Pedestrians pass in front of an Urban Outfitters store in New York.
Scott Mlyn | CNBC
Urban Outfitters reported earnings and same-store sales for the second quarter that beat analyst expectations, while revenue fell short.
Its stock was trading up around 3.5% after the market closed.
Here’s how the company did, compared with what Wall Street was expecting, according to analysts surveyed by Refinitiv:
- Adjusted earnings per share: $0.61, vs. $0.58 estimated
- Revenue: $962 million, vs. $980.6 million estimated
Sales at Urban Outfitter-owned stores open for at least 12 months fell 3%, wider than the 2% decrease estimated by FactSet data. The company owns brands including Anthropologie and Free People.
“I am pleased to report that customer reaction to our early fall apparel assortments have improved significantly from our second quarter results,” said CEO Richard Hayne. Third quarter same-store sales are positive for all three brands.
Urban Outfitters also launched a rental service called Nuuly in early August.
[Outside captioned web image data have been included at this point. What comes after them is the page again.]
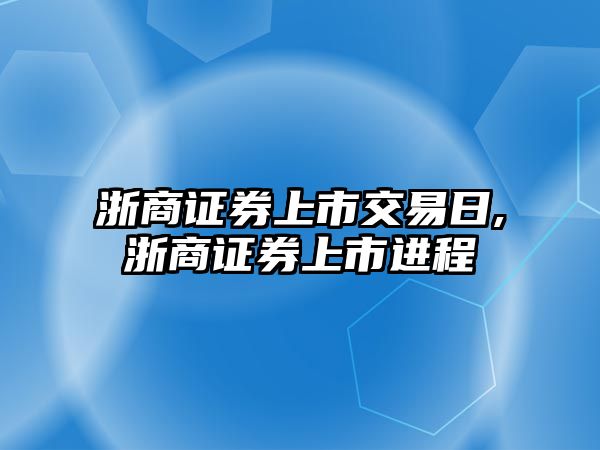 浙商證券上市交易日,浙商證券上市進程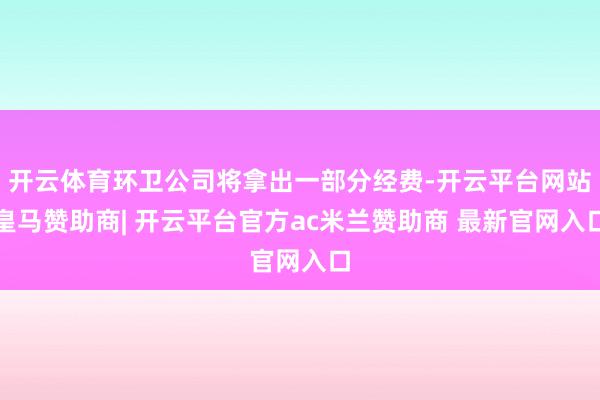 开云体育环卫公司将拿出一部分经费-开云平台网站皇马赞助商| 开云平台官方ac米兰赞助商 最新官网入口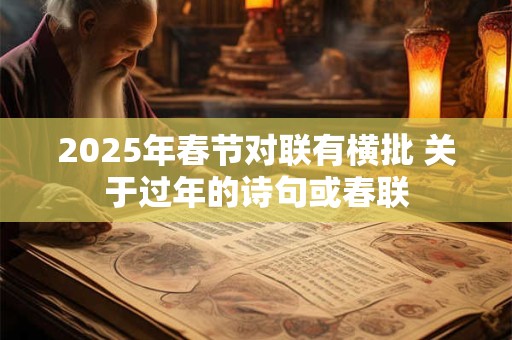 2025年春节对联有横批 关于过年的诗句或春联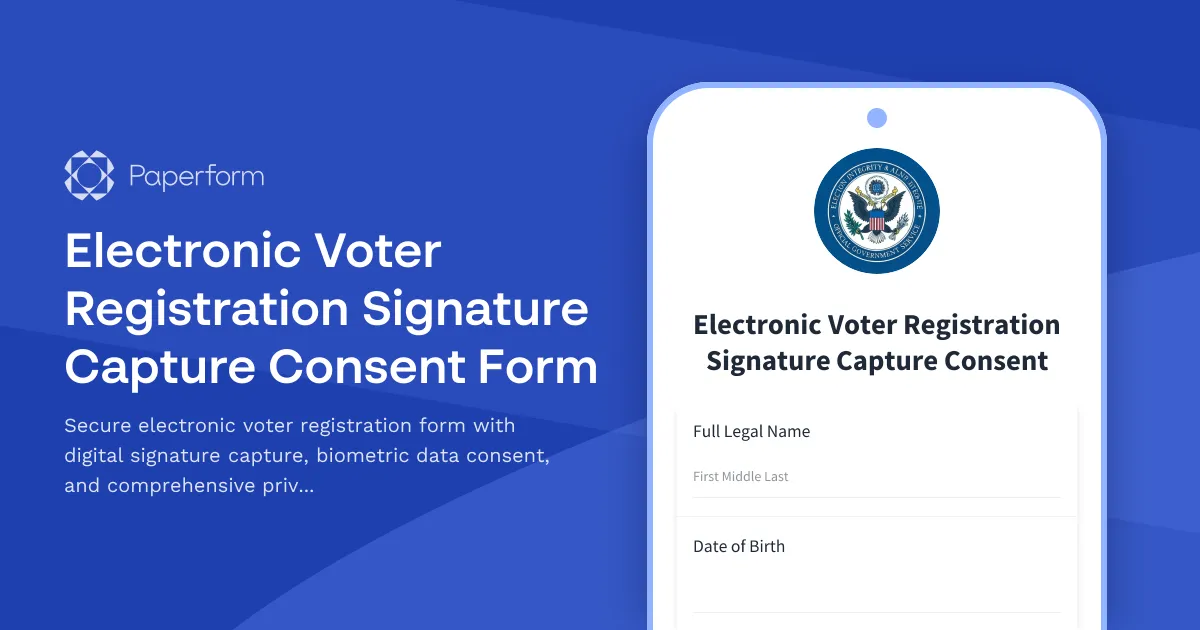 Electronic Voter Registration Signature Capture Consent Form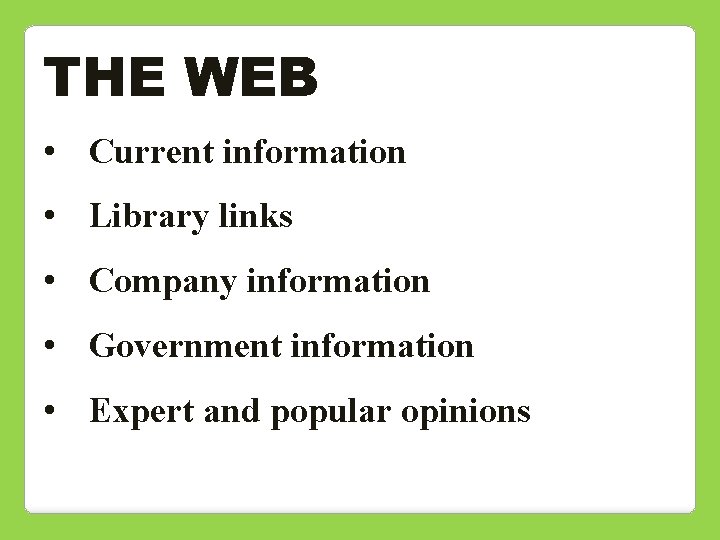 THE WEB • Current information • Library links • Company information • Government information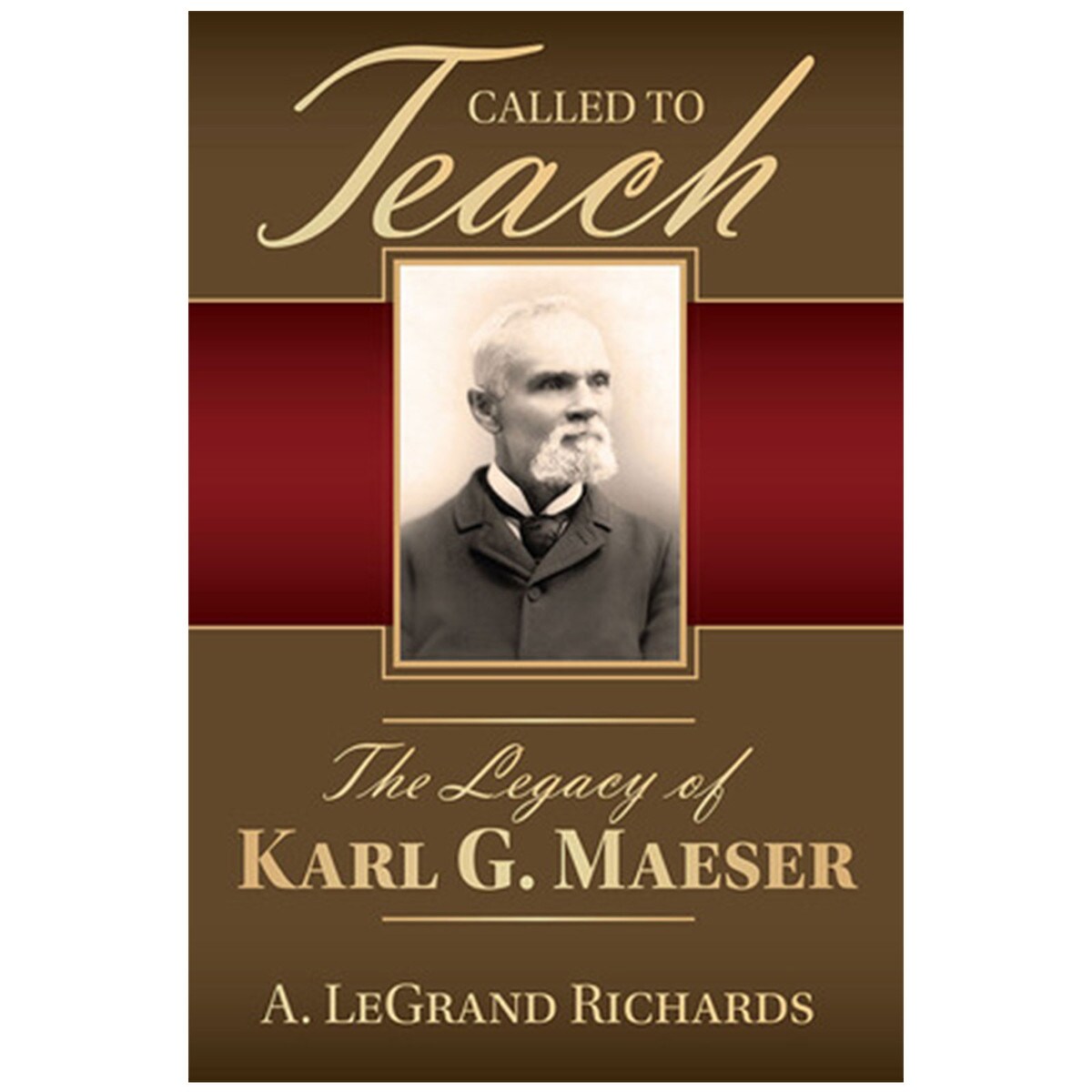 Called To Teach The Legacy Of Karl G Maeser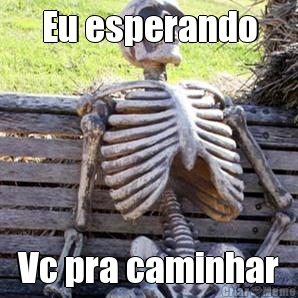 Eu esperando Vc pra caminhar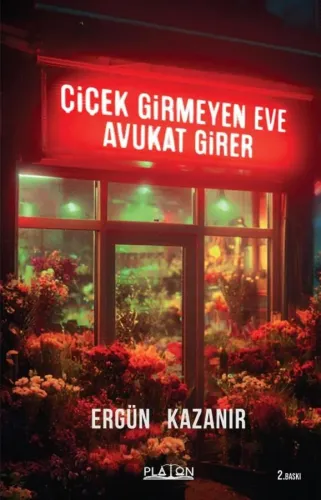Çiçek Girmeyen Eve  Avukat Girer 2. Baskı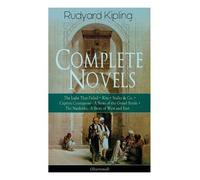 Rudyard Kipling Complete Novels of Rudyard Kipling (Tascabile)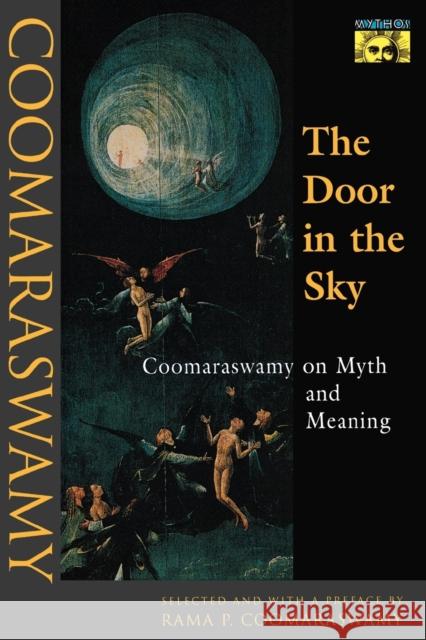 The Door in the Sky: Coomaraswamy on Myth and Meaning Ananda Kentish Coomaraswamy Amanda K. Coomaraswamy R. P. Coomaraswamy 9780691017471 Bollingen - książka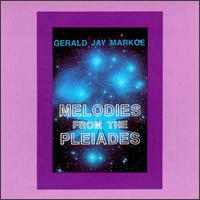 Gerald Jay Markoe - Melodies from the Pleiades lyrics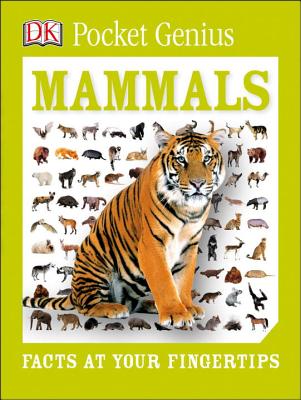 Pocket Genius: Mammals: Facts at Your Fingertips - Dk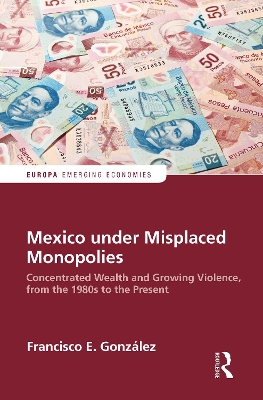 Mexico under Misplaced Monopolies: Concentrated Wealth and Growing Violence, from the 1980s to the Present by Francisco E. Gonzalez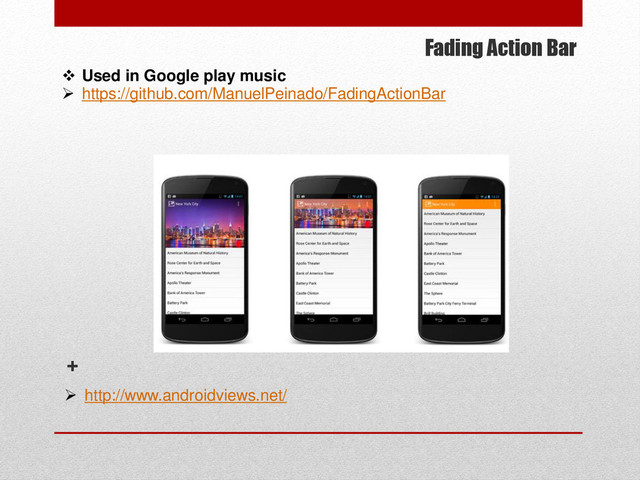 Fading Action Bar
 Used in Google play music
 https://github.com/ManuelPeinado/FadingActionBar
+
 http://www.androidviews.net/
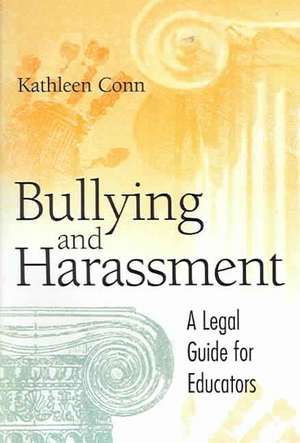 Bullying and Harassment: A Legal Guide for Educators de Kathleen Conn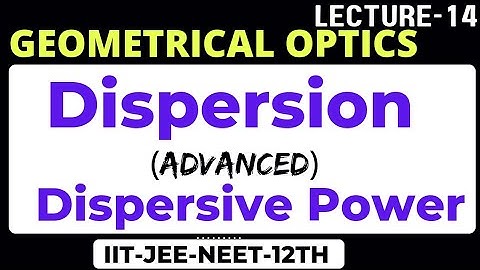 Dispersion of light | Dispersive power of medium | Geometrical optics | Ray optics | IIT-JEE/NEET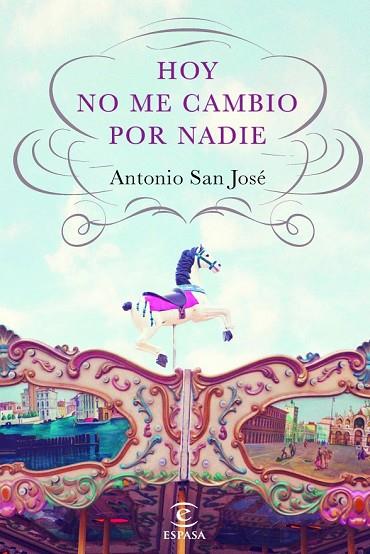 HOY NO ME CAMBIO POR NADIE | 9788467040517 | SAN JOSE, ANTONIO | Llibreria Online de Vilafranca del Penedès | Comprar llibres en català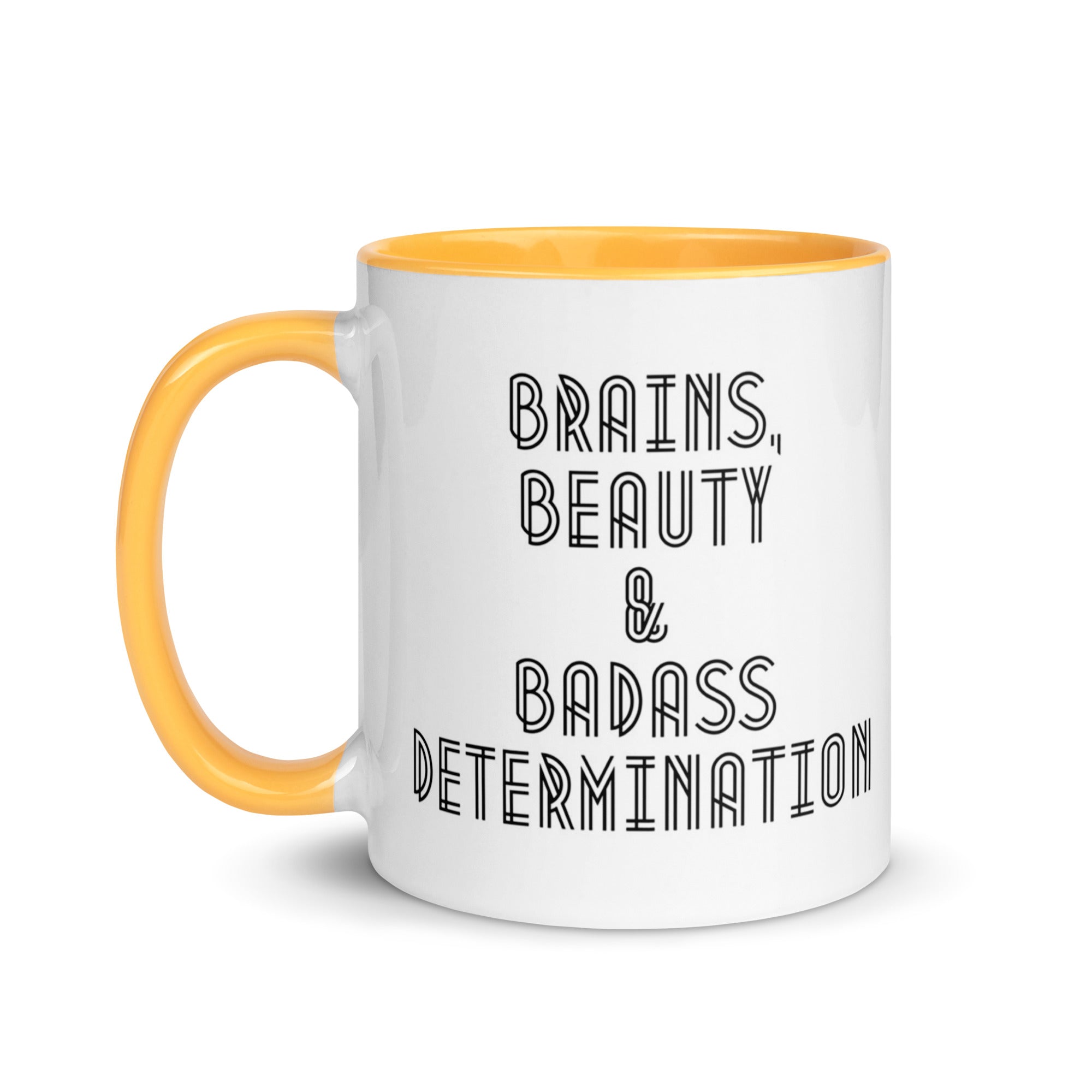 Brains Beauty Badass Determination Mug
The decision was an attempt by the retailer to enter a rental industry that is expected to grow more than 20% a year and reach a value of $2.5 billion in 2023, according to data analytics firm GlobalData.
But Urban is also facing tough competition, as companies like Banana Republic and Bloomingdale’s all announced plans to launch their own rental services this month. It also still has to go up against rental service giants such as Rent the Runway and Le Tote.
Urban Outfitter’s stock has fallen more than 36% since January, bringing the company to a market value of around $2 billion.